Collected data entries
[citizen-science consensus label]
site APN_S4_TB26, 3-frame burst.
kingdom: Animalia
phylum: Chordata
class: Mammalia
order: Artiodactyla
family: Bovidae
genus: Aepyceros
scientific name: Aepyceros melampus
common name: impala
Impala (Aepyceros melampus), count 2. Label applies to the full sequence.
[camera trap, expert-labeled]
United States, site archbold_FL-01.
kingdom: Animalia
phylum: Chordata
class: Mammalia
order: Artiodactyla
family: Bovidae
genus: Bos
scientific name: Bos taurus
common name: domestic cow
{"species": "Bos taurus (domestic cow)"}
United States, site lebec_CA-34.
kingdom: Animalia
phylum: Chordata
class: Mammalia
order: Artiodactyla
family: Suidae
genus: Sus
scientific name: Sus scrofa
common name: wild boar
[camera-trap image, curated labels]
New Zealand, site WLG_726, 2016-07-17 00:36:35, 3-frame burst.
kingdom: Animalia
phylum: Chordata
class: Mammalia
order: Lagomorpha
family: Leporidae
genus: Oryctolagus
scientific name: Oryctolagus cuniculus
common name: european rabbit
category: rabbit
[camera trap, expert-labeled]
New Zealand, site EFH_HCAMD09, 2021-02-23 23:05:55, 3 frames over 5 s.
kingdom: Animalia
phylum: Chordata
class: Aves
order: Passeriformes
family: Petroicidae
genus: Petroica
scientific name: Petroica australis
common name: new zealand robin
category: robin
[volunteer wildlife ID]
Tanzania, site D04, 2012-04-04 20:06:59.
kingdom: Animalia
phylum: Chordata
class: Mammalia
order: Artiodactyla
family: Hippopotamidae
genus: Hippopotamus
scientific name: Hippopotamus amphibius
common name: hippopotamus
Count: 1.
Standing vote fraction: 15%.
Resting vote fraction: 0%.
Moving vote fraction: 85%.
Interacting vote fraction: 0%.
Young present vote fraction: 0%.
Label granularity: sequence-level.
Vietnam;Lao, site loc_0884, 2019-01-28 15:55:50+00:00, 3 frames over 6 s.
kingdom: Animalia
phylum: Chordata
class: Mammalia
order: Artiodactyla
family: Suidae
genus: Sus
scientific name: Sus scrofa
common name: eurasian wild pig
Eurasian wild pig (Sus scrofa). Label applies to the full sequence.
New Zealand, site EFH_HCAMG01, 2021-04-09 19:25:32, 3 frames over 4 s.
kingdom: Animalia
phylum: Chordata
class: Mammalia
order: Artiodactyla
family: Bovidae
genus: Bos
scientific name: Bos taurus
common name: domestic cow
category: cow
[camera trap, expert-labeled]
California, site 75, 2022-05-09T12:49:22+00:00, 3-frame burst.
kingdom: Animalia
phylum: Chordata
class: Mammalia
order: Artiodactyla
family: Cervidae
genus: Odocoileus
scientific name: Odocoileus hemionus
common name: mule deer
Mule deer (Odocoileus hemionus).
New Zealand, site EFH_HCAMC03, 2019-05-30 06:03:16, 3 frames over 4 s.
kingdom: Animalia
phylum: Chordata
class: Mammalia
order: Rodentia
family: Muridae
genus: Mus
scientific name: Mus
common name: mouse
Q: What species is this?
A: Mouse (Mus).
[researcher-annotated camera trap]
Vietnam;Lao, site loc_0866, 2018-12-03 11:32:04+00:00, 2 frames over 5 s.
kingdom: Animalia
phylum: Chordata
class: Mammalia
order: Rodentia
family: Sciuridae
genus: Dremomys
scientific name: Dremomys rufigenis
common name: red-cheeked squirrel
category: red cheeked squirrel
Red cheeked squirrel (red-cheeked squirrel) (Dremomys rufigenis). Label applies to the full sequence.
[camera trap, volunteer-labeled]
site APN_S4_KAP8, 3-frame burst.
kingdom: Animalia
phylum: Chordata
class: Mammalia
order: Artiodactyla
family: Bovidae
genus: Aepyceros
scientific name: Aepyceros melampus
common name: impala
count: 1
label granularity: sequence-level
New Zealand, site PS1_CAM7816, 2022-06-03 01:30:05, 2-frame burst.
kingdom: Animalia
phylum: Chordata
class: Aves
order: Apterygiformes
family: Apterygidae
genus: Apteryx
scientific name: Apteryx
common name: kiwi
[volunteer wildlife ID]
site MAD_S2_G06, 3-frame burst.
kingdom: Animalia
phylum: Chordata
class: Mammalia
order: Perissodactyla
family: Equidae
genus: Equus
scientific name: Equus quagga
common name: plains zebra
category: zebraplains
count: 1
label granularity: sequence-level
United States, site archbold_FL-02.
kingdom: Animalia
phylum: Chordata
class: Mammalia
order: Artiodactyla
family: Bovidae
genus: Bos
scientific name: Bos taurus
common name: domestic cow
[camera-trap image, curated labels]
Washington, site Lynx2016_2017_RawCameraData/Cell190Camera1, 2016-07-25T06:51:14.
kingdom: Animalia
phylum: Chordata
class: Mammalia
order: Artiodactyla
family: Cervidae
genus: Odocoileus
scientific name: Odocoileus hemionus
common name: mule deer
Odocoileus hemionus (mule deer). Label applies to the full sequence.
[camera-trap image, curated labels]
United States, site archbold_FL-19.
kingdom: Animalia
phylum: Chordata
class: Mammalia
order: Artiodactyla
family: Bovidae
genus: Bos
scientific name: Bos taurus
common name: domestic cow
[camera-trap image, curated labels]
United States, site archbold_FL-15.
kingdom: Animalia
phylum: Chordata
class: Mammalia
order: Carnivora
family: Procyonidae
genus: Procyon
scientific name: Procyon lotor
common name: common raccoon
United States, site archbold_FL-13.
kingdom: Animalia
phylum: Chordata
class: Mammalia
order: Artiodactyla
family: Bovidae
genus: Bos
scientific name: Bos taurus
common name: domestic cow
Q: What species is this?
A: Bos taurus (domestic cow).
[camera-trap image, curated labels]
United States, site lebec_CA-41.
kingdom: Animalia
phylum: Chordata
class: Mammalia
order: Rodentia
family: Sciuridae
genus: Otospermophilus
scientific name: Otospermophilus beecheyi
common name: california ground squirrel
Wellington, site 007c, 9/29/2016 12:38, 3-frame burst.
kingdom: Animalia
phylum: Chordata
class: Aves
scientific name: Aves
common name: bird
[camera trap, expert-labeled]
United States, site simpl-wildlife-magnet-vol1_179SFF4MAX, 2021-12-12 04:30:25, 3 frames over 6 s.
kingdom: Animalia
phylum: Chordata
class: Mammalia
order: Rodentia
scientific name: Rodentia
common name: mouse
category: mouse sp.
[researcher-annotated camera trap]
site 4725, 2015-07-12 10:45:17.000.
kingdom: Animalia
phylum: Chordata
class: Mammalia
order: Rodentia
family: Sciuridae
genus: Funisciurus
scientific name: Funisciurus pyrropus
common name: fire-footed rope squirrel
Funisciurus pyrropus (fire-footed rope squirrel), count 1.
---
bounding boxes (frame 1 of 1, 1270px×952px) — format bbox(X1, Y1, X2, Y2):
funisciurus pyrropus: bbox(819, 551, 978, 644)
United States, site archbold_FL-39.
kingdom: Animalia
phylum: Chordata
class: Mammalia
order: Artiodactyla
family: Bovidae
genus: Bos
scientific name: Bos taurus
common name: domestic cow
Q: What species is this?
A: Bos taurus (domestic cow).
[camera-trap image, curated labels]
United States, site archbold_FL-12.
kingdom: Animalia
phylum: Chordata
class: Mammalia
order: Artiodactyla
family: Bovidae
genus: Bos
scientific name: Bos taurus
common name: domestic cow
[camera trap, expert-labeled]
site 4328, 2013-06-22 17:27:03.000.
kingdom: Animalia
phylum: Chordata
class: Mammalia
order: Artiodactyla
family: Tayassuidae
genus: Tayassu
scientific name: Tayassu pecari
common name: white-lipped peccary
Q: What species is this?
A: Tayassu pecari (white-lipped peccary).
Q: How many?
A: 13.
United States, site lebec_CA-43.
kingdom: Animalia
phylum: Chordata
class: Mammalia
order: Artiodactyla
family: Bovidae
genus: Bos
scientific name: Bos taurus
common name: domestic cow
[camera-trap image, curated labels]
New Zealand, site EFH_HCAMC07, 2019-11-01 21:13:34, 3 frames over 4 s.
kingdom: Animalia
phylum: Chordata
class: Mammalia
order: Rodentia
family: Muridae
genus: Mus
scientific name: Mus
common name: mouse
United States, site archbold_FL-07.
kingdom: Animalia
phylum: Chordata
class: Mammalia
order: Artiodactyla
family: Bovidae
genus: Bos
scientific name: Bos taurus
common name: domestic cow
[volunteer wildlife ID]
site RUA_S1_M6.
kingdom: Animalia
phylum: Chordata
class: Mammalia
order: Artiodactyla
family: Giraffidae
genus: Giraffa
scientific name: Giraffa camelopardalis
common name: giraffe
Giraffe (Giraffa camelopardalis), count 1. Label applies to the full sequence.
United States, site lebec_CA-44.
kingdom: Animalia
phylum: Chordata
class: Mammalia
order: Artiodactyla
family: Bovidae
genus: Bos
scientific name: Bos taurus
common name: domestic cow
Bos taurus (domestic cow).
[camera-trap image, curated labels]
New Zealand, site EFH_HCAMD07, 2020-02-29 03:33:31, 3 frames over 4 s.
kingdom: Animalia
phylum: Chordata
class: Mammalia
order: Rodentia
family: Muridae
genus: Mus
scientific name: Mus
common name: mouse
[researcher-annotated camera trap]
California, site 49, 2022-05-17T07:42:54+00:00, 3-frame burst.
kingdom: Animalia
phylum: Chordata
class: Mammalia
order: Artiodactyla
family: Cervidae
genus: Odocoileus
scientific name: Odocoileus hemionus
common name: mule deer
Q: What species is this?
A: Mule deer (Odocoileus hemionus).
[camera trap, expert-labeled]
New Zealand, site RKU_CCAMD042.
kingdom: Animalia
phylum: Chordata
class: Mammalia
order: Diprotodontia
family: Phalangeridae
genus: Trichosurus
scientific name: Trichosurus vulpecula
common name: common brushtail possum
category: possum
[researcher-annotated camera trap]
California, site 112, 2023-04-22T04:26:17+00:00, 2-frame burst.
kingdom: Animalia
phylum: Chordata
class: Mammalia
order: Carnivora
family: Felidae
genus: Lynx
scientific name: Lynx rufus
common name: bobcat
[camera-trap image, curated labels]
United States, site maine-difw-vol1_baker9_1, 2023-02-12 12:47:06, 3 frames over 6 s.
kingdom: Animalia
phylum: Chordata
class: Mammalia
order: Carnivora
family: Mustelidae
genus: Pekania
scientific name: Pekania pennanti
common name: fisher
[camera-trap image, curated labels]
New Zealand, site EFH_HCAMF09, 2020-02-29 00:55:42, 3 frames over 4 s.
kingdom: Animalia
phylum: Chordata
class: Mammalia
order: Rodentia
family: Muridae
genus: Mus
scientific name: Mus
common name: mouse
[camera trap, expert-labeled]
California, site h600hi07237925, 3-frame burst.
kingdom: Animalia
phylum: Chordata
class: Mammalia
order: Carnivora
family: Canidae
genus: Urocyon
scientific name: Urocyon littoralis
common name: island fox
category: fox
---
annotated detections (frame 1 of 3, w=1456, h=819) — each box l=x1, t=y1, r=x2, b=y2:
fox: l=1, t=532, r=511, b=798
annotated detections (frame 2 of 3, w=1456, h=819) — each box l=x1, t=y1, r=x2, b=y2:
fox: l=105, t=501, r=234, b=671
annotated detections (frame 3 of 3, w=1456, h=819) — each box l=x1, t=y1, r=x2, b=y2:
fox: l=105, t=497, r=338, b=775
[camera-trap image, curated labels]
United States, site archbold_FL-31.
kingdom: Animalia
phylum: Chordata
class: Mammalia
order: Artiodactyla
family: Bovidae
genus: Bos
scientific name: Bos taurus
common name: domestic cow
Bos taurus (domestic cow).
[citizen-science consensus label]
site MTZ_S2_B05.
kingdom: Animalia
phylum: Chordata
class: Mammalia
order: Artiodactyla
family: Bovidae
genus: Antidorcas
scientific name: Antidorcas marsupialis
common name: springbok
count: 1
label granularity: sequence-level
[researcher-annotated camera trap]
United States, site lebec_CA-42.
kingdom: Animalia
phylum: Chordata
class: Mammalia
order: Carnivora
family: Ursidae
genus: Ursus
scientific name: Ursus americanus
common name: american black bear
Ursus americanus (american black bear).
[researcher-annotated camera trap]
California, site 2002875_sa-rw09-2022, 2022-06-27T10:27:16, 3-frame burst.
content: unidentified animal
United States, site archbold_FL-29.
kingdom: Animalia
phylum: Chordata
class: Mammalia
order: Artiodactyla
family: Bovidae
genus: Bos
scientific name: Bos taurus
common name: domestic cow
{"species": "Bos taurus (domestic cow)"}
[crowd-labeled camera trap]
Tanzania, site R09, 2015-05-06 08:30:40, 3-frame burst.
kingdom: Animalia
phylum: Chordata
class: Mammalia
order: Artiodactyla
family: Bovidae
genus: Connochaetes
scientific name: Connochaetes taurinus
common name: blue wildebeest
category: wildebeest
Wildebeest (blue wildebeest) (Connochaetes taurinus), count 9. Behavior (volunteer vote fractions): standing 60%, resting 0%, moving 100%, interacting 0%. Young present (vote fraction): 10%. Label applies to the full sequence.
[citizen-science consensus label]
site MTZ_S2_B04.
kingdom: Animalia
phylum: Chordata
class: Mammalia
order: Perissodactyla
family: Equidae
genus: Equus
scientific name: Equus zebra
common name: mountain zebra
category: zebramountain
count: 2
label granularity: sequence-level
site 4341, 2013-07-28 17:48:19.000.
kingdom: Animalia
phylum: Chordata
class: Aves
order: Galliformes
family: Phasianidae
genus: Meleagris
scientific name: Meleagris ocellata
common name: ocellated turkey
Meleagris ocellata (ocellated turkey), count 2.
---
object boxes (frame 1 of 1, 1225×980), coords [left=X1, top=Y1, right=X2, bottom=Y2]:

Work item: Give again, exactly as written, every line from the first one above through the line that has "common name: new zealand robin" in it.

Your solution:
[citizen-science consensus label]
site APN_S4_TB26, 3-frame burst.
kingdom: Animalia
phylum: Chordata
class: Mammalia
order: Artiodactyla
family: Bovidae
genus: Aepyceros
scientific name: Aepyceros melampus
common name: impala
Impala (Aepyceros melampus), count 2. Label applies to the full sequence.
[camera trap, expert-labeled]
United States, site archbold_FL-01.
kingdom: Animalia
phylum: Chordata
class: Mammalia
order: Artiodactyla
family: Bovidae
genus: Bos
scientific name: Bos taurus
common name: domestic cow
{"species": "Bos taurus (domestic cow)"}
United States, site lebec_CA-34.
kingdom: Animalia
phylum: Chordata
class: Mammalia
order: Artiodactyla
family: Suidae
genus: Sus
scientific name: Sus scrofa
common name: wild boar
[camera-trap image, curated labels]
New Zealand, site WLG_726, 2016-07-17 00:36:35, 3-frame burst.
kingdom: Animalia
phylum: Chordata
class: Mammalia
order: Lagomorpha
family: Leporidae
genus: Oryctolagus
scientific name: Oryctolagus cuniculus
common name: european rabbit
category: rabbit
[camera trap, expert-labeled]
New Zealand, site EFH_HCAMD09, 2021-02-23 23:05:55, 3 frames over 5 s.
kingdom: Animalia
phylum: Chordata
class: Aves
order: Passeriformes
family: Petroicidae
genus: Petroica
scientific name: Petroica australis
common name: new zealand robin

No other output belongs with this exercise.